(Отрывок)
Чистая установка, разумеется, была не столь долгой: 27–39 минут требует 32-разрядная Windows 7, 30–47 минут — 64-разрядная. Однако надо учесть, что дополнительное время также потребуется на повторную инсталляцию и настройку всех необходимых приложений и восстановление из резервной копии рабочих данных. 
Обновление XP до Windows 7 не анализировалось, так как в данном случае возможна лишь чистая установка

securitylab.ru

----------


## SDA

Сеть, которая знает всё, сообщает о ценах на ОЕМ-версии операционной системы Microsoft Windows 7, до мировой премьеры которой осталось около трех недель. 
OEM-версии программного обеспечения Microsoft ориентированы исключительно на сборщиков/производителей персональных компьютеров и серверов. Такие модификации не предназначены для распространения среди конечных пользователей отдельно от компьютерной техники. В случае настольных ОС и приложений действует также требование по предварительной установке этого программного обеспечения на ПК.

Как сообщается, ОЕМ-версии Windows 7 будут куда дешевле не только коробочных выпусков ОС, но и процедуры апгрейда. Так, ОЕМ-редакции Windows 7 Home Premium, Professional и Ultimate будут предлагаться сборщикам систем соответственно за 110, 140 и 190 долларов. Для сравнения: для тех же модификаций ОС обновление с предыдущей версии обойдется рядовым покупателям в 120, 200 и 220 долларов. Пользователи, которые захотят приобрести Windows 7, не участвуя в программе обновления, должны будут заплатить за версию Home Premium $200, за редакцию Professional — $300, а за Ultimate — $320. 
http://soft.compulenta.ru/462892/

----------


## Kuzz

Microsoft с 1 октября начала производство релизных версий системы Windows XP Mode, предназначенной для установки в среду Windows 7. Windows XP Mode эмулирует среду операционной системы Windows XP, чтобы пользователи могли запускать старые приложения в среде операционной системы, которая по-прежнему остается популярной.

......

(Строки данных)
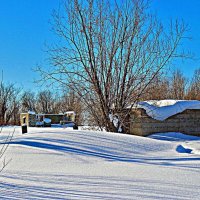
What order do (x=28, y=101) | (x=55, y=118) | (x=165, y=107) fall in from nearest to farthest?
(x=165, y=107), (x=55, y=118), (x=28, y=101)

(Список заданий)
a: Перепишите из текста о Windows 7 всё от слов «Обновление XP до» до слов «около трех недель.» включительно.
b: Напишите продолжение текста о Windows 7, начав сразу после его последнего предложения.

(Ответы)
a:
Обновление XP до Windows 7 не анализировалось, так как в данном случае возможна лишь чистая установка

securitylab.ru

----------


## SDA

Сеть, которая знает всё, сообщает о ценах на ОЕМ-версии операционной системы Microsoft Windows 7, до мировой премьеры которой осталось около трех недель.

b:
В Microsoft сообщили, что Windows XP Mode создает условия полной эмуляции Windows XP Service Pack 3 и работает с Windows 7 Professional, Ultimate и Enterprise. Новая разработка ориентирована в первую очередь на малый и средний бизнес, которые ранее укоряли Microsoft в отсутствии должной обратной совместимости. Windows XP Mode позволит перед запуском конкретного приложения выбрать режим запуска. Кроме того, для большей безопасности пользователи могут даже заблокировать режим разделения драйверов между Windows 7 и Windows XP.

cybersecurity.ru

----------


## SDA

С приближением даты финального релиза Windows 7, в корпорации Microsoft продолжают полировать и дополнительные возможности для новой операционной системы. Так вчера было полностью завершено тестирование уникального, как для настольной ОС, режима Windows XP. Он предложит пользователю возможность полной интеграции старых приложений и средств с Windows 7. 22 октября в день официального старта продаж в центре загрузок Microsoft Download Center будет доступно специальное дополнение, которое позволит фактически одновременно работать с двумя операционными системами сразу. Это должно обеспечить плавность миграции с уже устаревшей Windows XP на Windows 7. По своей сути, режим Windows XP представляет собой не что иное, как виртуальную машину, оптимизированную на полную интеграцию с основным системным окружением. Инсталляционный пакет уже содержит развернутую версию Windows XP, готовую к работе и не требующую никакой активации. 
От пользователей требуется лишь наличие в системе процессора, который поддерживает технологию аппаратной визуализации, а также материнской платы, которая активирует данную опцию.

overclockers.ru

----------


## SDA

Западные журналисты раскопали прайс-лист компании NewEgg, который отображает цены на OEM-версии Windows 7 (т.е. такие, которые жёстко привязаны к вашему оборудованию). Если вы покупаете в магазине компьютер или ноутбук с предустановленной операционной системой от Microsoft - почти наверняка там установлена именно OEM-версия Windows.

Итак, цены:

    Microsoft Windows 7 Ultimate 1-Pack for System Builders - OEM. Цена: $174.99
    Microsoft Windows 7 Ultimate 3-Pack for System Builders - OEM. Цена: $549.99

    Microsoft Windows 7 Professional 1-Pack for System Builders - OEM. Цена: $134.99
    Microsoft Windows 7 Professional 3-Pack for System Builders - OEM. Цена: $409.99

    Microsoft Windows 7 Home Premium 1-Pack for System Builders - OEM. Цена: $99.99
    Microsoft Windows 7 Home Premium 3-Pack for System Builders - OEM. Цена: $309.99 

Вот такие интересные цены (кстати, данное торговое предприятие находится на территории США, но вряд ли, думаю, это имеет большое значение). Можете заранее прицениться, а также прикинуть, какую часть стоимости нового компьютера составляет Windows 7...

fcenter.ru

----------


## Vagon

> Microsoft Windows 7 Ultimate 1-Pack for System Builders - OEM. Цена: $174.99


На один комп это недорого.Хотя,у нас будет стоить в 2 раза дороже.
Если ориентироваться по этой цене,то выходит,что дешевле,чем ХР.
Можно ориентировочно сказать 7-ка в каком порядке по ценам будет ХР - Виста - ? или как.

----------


## Гоча

Мдааа... конкретно с моим доходом лучше работать в DOS-e или Linux-e...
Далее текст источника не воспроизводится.